Good point. Also the epistles were written while the temple works and sacrifice were still happening in history of two thousand years ago. So Paul is comparing the old with the new testament while the old is still being lived by jews of that era. Today reformation people read it wrong. It is out its time.
What do you expect when you had ignorant Germans, Dutch and Englishmen trying to imagine life in Semitic Palestine in the 1st century? Instead of restoring something they founded a mutant version of Christianity that had nothing to do with the early Church.
I think they polemics are hard-pressed to explain what the Oriental Orthodox and Assyrian Church of the East’s polity and faith is closer to that of the Church of Rome than theirs.
They never knew any sort of union of Church and State because they were persecuted by Constantine’s successors for their questionable Christology.
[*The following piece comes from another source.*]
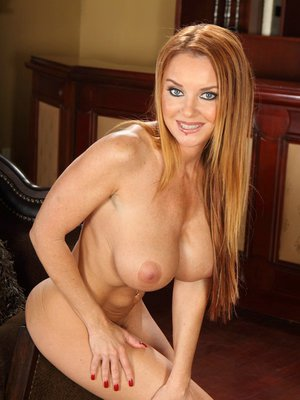 Milf with great butt and huge juggs Janet Mason exposes delights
They never were affected by scholasticism except when the Portuguese unsuccessfully tried imposing it on them.
These churches believe in the episcopacy of divine right, the same 7 sacraments as the Church of Rome, praying for the dead, the same view of faith and works, the corporeal presence of Jesus in the Eucharist, etc.
I find I can attend a Coptic Orthodox Bible study with very few disagreements compared with if I were to attend an Evangelical Bible study that looks at the Bible without any cultural, political, or historical contexts.
The common American Evangelical view of the apostles is that they were white Americans who looked and thought like them.